Until recently it’s been gasoline-fueled cars that have ruled the roost, but things are gradually changing with hybrid and electric cars. Much has been written about the advent of these “greener alternatives” that have shaken up the market, but it’s not all about saving the planet and protecting the environment. There is also the claim that greener cars can save you money, and who doesn’t want to save money?
So how much truth is there in that assertion? Can you really save money?
Let’s take a look at the pros and cons:
The cost argument
A new hybrid or electric vehicle (EV) is likely to cost more than the same size and spec gas-powered car. A hybrid uses both gas and electricity to power it and could be several thousand more dollars to buy than the same model that solely runs on gas.
So how do you calculate payback and decide whether or not it’s worth the added up-front cost?

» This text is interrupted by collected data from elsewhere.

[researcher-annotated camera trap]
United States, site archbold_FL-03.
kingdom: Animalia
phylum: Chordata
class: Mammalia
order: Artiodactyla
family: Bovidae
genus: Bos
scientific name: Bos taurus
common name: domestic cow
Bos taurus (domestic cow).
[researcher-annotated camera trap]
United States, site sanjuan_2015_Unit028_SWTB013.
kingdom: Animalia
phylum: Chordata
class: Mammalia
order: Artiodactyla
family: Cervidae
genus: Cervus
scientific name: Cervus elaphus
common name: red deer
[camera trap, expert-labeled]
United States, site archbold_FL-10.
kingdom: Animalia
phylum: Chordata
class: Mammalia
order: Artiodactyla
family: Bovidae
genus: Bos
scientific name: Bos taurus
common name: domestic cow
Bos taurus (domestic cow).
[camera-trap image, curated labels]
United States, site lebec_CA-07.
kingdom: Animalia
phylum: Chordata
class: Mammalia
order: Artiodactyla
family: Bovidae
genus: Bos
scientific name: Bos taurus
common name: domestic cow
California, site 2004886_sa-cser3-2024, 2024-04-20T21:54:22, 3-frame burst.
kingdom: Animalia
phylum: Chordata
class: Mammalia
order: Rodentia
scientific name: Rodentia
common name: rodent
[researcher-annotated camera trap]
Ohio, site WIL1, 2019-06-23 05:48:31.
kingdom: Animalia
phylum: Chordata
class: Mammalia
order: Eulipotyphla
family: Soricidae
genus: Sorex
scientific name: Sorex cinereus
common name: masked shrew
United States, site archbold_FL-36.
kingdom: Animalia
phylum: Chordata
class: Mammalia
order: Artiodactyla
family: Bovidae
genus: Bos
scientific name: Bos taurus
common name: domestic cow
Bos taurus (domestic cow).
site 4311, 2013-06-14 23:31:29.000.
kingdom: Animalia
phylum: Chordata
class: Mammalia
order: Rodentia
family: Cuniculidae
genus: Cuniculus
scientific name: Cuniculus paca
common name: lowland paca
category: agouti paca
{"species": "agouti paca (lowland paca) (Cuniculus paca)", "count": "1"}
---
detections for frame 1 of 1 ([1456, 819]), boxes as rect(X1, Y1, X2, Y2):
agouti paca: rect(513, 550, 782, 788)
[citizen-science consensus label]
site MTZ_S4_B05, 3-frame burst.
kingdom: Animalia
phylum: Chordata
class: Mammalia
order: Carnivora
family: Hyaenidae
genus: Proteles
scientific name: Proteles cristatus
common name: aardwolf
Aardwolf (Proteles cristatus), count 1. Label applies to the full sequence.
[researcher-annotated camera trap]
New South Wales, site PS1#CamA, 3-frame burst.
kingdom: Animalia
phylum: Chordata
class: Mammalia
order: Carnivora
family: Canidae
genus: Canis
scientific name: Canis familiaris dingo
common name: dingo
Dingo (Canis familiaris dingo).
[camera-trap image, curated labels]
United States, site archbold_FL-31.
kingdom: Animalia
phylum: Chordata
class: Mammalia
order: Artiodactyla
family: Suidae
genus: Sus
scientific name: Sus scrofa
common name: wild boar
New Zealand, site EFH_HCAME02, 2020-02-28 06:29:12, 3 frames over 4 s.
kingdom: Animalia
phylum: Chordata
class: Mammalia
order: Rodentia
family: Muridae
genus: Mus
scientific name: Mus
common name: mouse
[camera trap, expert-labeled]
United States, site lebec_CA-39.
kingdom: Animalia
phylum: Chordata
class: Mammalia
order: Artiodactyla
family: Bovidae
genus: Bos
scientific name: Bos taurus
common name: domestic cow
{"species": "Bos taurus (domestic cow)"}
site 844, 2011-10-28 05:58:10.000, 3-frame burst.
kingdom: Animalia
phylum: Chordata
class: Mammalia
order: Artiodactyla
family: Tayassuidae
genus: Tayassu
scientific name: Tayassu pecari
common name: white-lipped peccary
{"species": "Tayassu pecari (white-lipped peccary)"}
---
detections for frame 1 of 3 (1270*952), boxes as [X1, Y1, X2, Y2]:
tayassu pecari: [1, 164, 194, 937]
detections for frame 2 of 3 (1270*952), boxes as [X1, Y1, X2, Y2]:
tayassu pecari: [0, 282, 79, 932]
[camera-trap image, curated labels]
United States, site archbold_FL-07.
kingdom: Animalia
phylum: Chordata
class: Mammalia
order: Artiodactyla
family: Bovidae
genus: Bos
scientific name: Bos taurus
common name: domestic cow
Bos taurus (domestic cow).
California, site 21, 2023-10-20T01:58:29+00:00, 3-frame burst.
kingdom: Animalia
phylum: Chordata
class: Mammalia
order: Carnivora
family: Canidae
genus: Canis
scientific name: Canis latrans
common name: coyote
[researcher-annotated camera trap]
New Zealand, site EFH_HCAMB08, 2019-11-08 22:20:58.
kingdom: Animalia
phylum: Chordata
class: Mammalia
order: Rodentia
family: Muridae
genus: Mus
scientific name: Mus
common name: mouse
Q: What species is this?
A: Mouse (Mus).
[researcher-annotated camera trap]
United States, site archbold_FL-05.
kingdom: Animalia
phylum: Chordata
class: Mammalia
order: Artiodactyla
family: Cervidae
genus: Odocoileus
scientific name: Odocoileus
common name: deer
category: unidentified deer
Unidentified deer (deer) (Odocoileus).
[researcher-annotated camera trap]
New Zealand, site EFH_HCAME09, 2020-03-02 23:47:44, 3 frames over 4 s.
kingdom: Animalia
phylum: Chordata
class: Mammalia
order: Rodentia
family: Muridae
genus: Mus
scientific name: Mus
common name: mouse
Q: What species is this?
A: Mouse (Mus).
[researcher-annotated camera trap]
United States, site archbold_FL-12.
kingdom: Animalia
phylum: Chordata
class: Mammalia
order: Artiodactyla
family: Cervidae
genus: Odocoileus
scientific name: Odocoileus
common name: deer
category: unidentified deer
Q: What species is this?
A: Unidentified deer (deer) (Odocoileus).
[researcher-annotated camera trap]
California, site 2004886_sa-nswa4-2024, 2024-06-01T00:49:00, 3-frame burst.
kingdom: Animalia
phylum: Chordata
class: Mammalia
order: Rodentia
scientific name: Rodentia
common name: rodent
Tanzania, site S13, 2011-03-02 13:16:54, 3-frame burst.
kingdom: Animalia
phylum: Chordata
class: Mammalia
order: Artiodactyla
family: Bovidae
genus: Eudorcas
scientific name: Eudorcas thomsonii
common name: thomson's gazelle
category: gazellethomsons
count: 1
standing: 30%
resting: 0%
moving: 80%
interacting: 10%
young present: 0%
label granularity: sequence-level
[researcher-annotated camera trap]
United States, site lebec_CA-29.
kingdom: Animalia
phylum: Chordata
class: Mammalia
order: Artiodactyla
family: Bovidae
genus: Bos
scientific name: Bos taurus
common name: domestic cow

You need to set the initial cost of the fuel-efficient hybrid against its gas-guzzling twin and then look to the fuel economy of each as well as the cost of gas and how many miles you drive each year. In Canada and the United States, you could well be making long trips both for commuting and leisure if public transit is not great, so the cost of gas could end up being a major factor in your payback calculations.
For an EV it can be harder to measure, as there may be various government incentives and tax credits to set against the cost of the vehicle in the first place, as well as charging costs for electricity and investing in a home charger.
Sometimes it comes down to your personal feelings regarding going green. Hybrid cars emit less pollution than gas powered models, and EVs emit none from the vehicle itself –but you should also bear in mind that electricity generated to power it may come from coal, an acknowledged “dirty” fuel.
Purchasing a hybrid or EV
There’s little doubt that interest in fuel-efficient vehicles is growing. Canada and the US have been prime movers in the development and adoption of these new vehicles and have also been developing an EV charging infrastructure to make it much easier for owners to replenish a car’s battery.
Of course, when it comes to buying a new vehicle, you can always seek out a loan. For example, in Canada, websites such as autoloans.ca are readily available that offer loans for buying hybrid and electric vehicles.
You should always research what you think will best suit your needs, and an EV could be ideal for city hops as they have limited mileage on a single charge, whereas a hybrid could easily be used for longer trips for business or leisure.
Making the difference
Although there may be many good reasons for looking to swap to a more fuel-efficient car, there are no absolutes when it comes to the amount of money you’ll save over time. You will, however, be contributing to a cleaner environment. Regardless, hybrids and EVs are here to stay — and their fuel efficiency will only increase as new design techniques are implemented in the years to come.